Alkohol, Drogen und Medikamente sind allgegenwärtig. Sehr viele unserer Zeitgenossen kippen sich gern einen hinter die Binde, und nicht wenige nehmen verschreibungspflichtige Medikamente, einmal ganz davon abgesehen, dass die meisten von uns Viren in der Leber haben. Die Perizirrhose kann zum Beispiel einsetzen, wenn man jeden zweiten Abend ein Glas Wein trinkt, zu häufig Steaks isst und seit über zwanzig Jahren verschreibungspflichtige Medikamente nimmt. In vielen Fällen kommt es nicht wegen Alkohol und anderer schädlicher Stoffe zu Perizirrhose und Zirrhose. Sehr viel mehr Menschen, als irgendwer ahnt, befinden sich im Stadium der Präzirrhose, die in der Medizin zunehmend erkannt wird. (Das ist eine ganz leichte Frühform der Zirrhose, die mit bildgebenden Verfahren sichtbar gemacht werden kann, aber noch nicht so genannt
wird, denn schließlich möchte man den Leuten ja nicht gleich solch ein Stigma anhängen.

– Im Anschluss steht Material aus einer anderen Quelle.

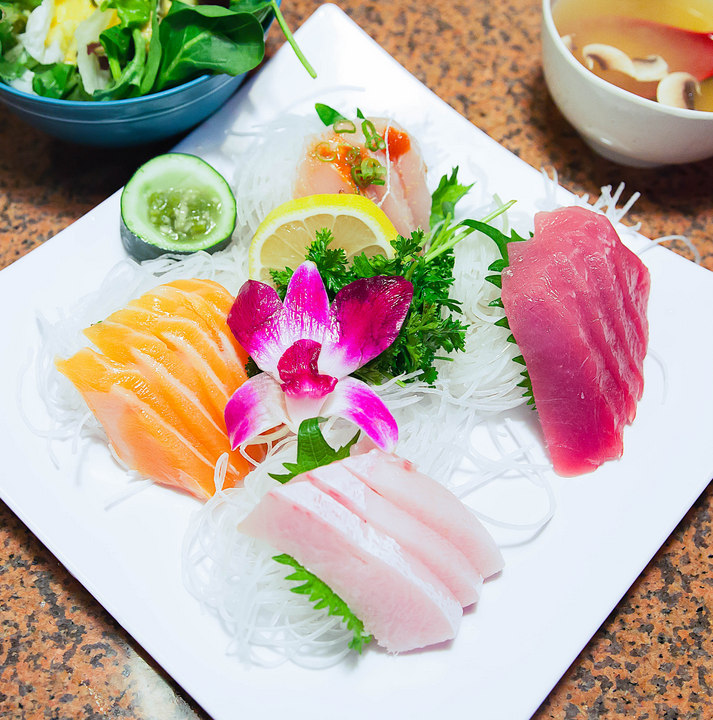 overhead photo of a plate of sushi served at Gami Sushi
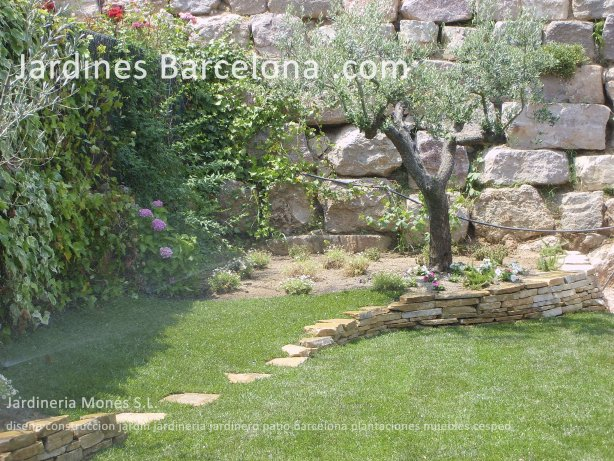 Construccion dise�o jardines jardin patio cubierta terraza Barcelona riego cesped plantas pavimento valla pergola muebles jardineria jardineros Matadepera Sant Cugat Valles Tiana Alella Premia Cabrera  Maresme Badalona
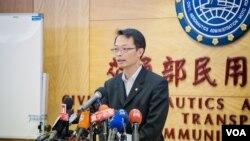 台湾民航局标准组组长林俊良表示,经过整顿以后,他有信心让自己和亲人继续搭乘ATR飞机。(美国之音记者方正拍摄)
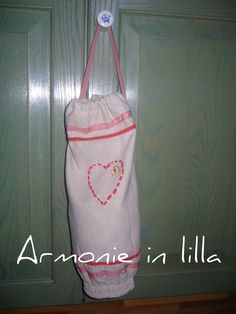 Portasacchetti con cuore trapuntato Bag holder with quilted heart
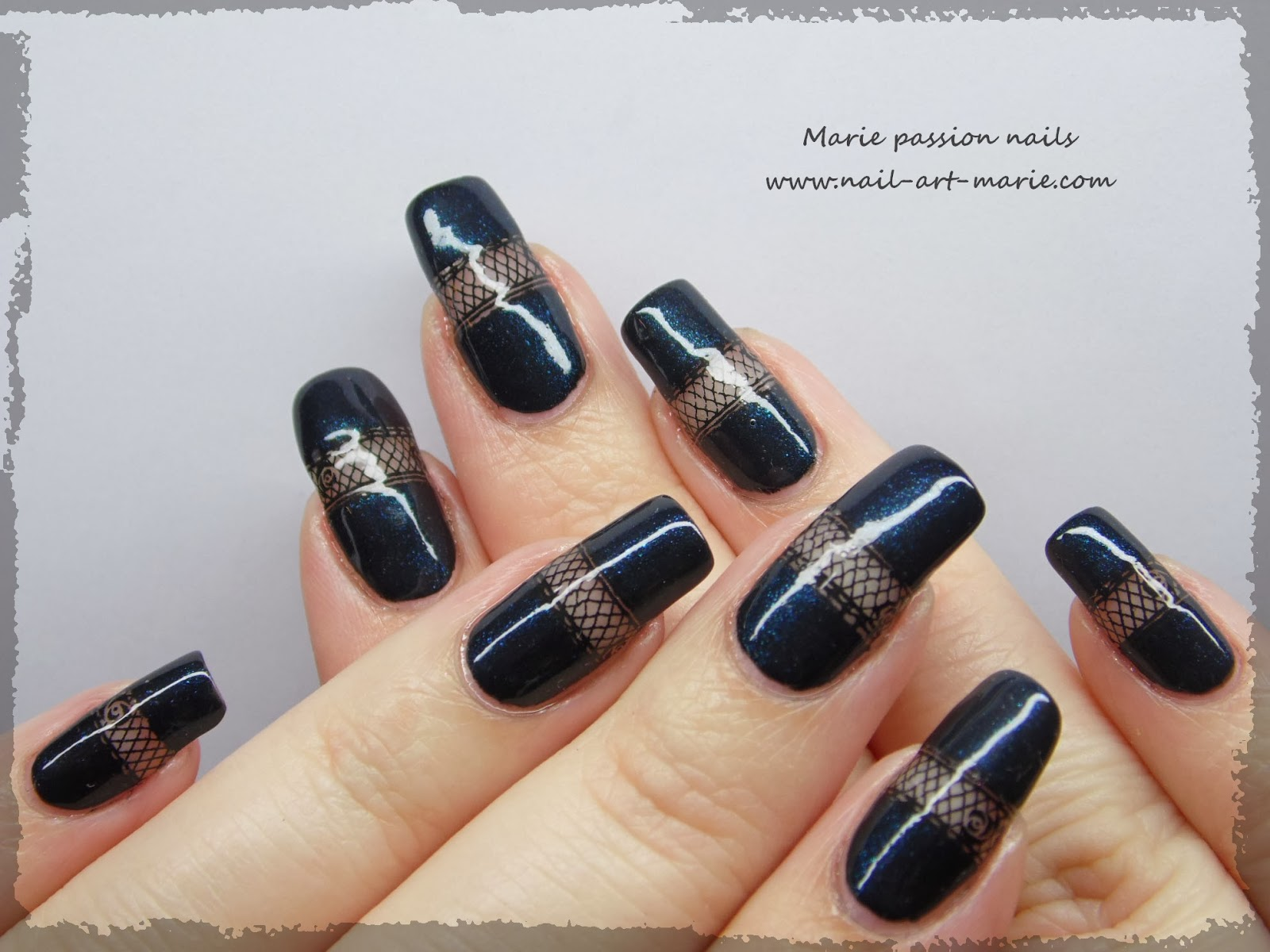 Nail art bande de résille3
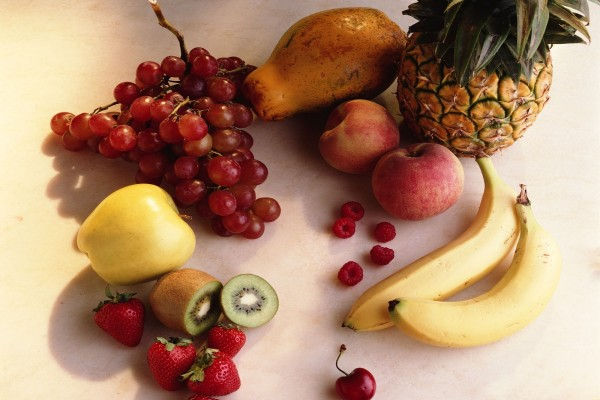 Piezas de frutas variadas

Perizirrhose ist ein noch viel früheres Stadium, das nicht sichtbar gemacht werden kann.)
Die Anzeichen der Perizirrhose sind für den Arzt schwer zu erkennen, zumal es sich nicht um ein bereits beschriebenes Krankheitsbild handelt und die Doctores folglich noch nicht über geeignete Instrumente verfügen. Weil sich die Leber in Schwierigkeiten aller Art so gut zu behaupten weiß, werden die Anzeichen von Lebererkrankungen oft nicht gleich sichtbar, auch weil die heutigen Untersuchungsmethoden noch recht begrenzt sind. Stellen Sie sich vor, Sie sind mit dem Wagen unterwegs. Verfahren können Sie sich kaum, weil das eingebaute Navi oder Ihr Smartphone Ihnen den Weg zeigt und ansagt. Den Benzinstand haben Sie jederzeit mühelos im Auge, der Wetterbericht lässt sich abrufen, die momentane Temperatur wird durchgängig angezeigt, und wenn ein Reifen Luft verliert, gibt der Sensor Ihnen Bescheid. Was, wenn es diese ganzen Warnanzeigen nicht gäbe? Sie wüssten nicht, wie viel Benzin Sie noch haben, welches Wetter zu erwarten ist, wie Sie fahren müssen (der gute alte Stadtplan ist längst nicht mehr im Handschuhfach). Sollten Sie zu allem Überfluss noch den Ölmessstab verloren haben, könnten Sie nicht einmal feststellen, ob der Motor noch lange genug ordentlich geschmiert wird. Sie würden blind umherirren, bis irgendetwas Ihre Fahrt beendet – ein platter Reifen, eine Sackgasse, ein überhitzter Motor, ein Schneesturm. Vergleichbar ist die Situation der Leber in der heutigen Medizin.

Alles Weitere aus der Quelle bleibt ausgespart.